Answer
The expression can be expressed as $2{{x}^{2}}\ -\ x\ -\ 3\ +\ \frac{x\ +\ 1}{3{{x}^{2}}\ -\ 1}$
Work Step by Step
The divisor is $3{{x}^{2}}\ -\ 1$ and in synthetic division, the divisor should be in $x\ -\ c$ form.
Therefore, it is not possible to perform the given division by synthetic division; instead, long division would be used as below:
$3{{x}^{2}}-\ 1\ \overset{2{{x}^{2}}\ -\ x\ -\ 3}{\overline{\left){\begin{align}
& 6{{x}^{4}}\ -\ 3{{x}^{3}}\ -\ 11{{x}^{2}}\ +\ 2x\ +\ 4 \\
& 6{{x}^{4}}\text{ }-\ 2{{x}^{2}} \\
& -\text{ }+ \\
& \overline{\begin{align}
& \text{ }-\ 3{{x}^{3}}\ -\ 9{{x}^{2}}\ +\ 2x \\
& \text{ }-\ 3{{x}^{3}}\text{ }+\ x \\
\end{align}} \\
& \text{ + }- \\
& \overline{\begin{align}
& \text{ }-\ 9{{x}^{2}}\ +\ x\ +\ 4 \\
& \text{ }-\ 9{{x}^{2}}\text{ }+\ 3 \\
& \text{ }+\text{ }- \\
& \overline{\text{ }x\ \ +\ 1} \\
\end{align}} \\
\end{align}}\right.}}$
The quotient is $2{{x}^{2}}\ -\ x\ -\ 3$ , divisor is $3{{x}^{2}}\ -\ 1$ , and the remainder is $x\ +\ 1$.

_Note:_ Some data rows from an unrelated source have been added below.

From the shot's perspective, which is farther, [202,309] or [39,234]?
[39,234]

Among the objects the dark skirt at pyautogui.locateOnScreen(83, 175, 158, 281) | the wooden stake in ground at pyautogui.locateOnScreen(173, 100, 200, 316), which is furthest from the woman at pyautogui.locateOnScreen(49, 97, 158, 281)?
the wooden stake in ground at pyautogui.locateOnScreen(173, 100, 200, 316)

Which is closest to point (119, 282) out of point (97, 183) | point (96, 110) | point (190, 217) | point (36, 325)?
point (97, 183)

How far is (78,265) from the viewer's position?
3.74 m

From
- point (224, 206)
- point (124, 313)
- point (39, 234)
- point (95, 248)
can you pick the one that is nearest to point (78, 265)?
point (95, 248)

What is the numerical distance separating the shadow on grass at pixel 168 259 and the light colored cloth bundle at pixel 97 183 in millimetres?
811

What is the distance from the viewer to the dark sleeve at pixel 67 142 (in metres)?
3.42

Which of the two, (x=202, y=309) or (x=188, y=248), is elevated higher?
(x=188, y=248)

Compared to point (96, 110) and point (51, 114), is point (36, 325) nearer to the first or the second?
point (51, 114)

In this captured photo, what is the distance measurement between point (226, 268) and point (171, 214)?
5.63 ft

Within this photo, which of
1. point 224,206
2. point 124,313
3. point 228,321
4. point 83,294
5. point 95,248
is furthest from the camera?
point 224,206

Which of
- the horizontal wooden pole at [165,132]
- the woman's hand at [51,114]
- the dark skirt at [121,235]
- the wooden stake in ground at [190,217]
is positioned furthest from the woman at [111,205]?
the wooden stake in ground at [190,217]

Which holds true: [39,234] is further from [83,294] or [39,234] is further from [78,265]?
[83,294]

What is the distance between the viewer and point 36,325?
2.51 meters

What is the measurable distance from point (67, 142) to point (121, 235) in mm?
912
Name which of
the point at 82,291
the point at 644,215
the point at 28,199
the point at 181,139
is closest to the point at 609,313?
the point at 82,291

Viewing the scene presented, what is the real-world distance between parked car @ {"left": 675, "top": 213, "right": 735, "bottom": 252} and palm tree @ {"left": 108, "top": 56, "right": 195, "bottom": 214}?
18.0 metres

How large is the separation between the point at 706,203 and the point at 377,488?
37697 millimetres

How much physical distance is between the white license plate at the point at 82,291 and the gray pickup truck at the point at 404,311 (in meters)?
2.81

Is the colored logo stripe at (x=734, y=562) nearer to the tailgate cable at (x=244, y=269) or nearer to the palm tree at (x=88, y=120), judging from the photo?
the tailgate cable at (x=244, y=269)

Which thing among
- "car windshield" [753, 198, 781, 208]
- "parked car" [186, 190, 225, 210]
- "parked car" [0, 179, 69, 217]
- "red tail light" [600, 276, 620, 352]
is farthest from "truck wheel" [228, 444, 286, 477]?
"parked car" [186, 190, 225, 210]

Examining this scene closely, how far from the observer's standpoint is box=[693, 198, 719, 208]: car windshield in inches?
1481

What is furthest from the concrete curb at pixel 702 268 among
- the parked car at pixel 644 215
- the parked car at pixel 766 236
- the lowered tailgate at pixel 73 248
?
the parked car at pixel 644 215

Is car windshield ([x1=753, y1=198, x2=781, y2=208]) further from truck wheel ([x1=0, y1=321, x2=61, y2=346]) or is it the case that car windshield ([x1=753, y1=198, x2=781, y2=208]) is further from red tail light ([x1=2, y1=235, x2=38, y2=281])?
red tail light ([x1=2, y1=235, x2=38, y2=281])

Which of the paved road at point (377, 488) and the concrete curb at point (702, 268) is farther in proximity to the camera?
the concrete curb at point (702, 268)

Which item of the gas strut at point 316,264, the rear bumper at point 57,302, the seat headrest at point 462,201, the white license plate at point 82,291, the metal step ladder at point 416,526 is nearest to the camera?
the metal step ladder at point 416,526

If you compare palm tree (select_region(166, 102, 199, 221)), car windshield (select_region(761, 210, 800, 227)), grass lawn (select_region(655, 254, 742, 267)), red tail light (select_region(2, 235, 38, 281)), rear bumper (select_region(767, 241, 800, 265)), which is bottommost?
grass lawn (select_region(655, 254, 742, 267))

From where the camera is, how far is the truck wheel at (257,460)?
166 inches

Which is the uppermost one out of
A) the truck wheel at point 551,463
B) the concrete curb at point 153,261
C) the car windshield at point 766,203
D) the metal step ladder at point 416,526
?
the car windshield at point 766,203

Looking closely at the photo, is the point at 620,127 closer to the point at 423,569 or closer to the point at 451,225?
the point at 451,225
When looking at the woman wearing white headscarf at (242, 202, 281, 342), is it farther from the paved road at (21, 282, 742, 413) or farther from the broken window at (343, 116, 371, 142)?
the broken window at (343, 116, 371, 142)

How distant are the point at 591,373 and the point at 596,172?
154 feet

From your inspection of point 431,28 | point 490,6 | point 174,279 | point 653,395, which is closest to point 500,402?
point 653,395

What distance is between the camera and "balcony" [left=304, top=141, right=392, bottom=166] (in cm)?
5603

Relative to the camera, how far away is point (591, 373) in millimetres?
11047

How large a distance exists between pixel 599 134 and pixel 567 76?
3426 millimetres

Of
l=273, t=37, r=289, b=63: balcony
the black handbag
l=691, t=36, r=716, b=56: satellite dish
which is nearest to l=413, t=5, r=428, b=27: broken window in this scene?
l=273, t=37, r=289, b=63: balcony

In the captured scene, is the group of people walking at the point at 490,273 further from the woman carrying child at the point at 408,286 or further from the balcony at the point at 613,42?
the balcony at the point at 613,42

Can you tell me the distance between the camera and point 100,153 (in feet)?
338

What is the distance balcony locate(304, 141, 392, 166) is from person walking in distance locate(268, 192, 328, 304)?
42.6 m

Hence, $\frac{6{{x}^{4}}\ -\ 3{{x}^{3}}\ -\ 11{{x}^{2}}\ +\ 2x\ +\ 4}{3{{x}^{2}}\ -\ 1}$ can be written as $2{{x}^{2}}\ -\ x\ -\ 3\ +\ \frac{x\ +\ 1}{3{{x}^{2}}\ -\ 1}$.
Thus, the simplified form of $\frac{6{{x}^{4}}\ -\ 3{{x}^{3}}\ -\ 11{{x}^{2}}\ +\,2x\ +\ 4}{3{{x}^{2}}\ -\ 1}$ is $2{{x}^{2}}\ -\ x\ -\ 3\ +\ \frac{x\ +\ 1}{3{{x}^{2}}\ -\ 1}$.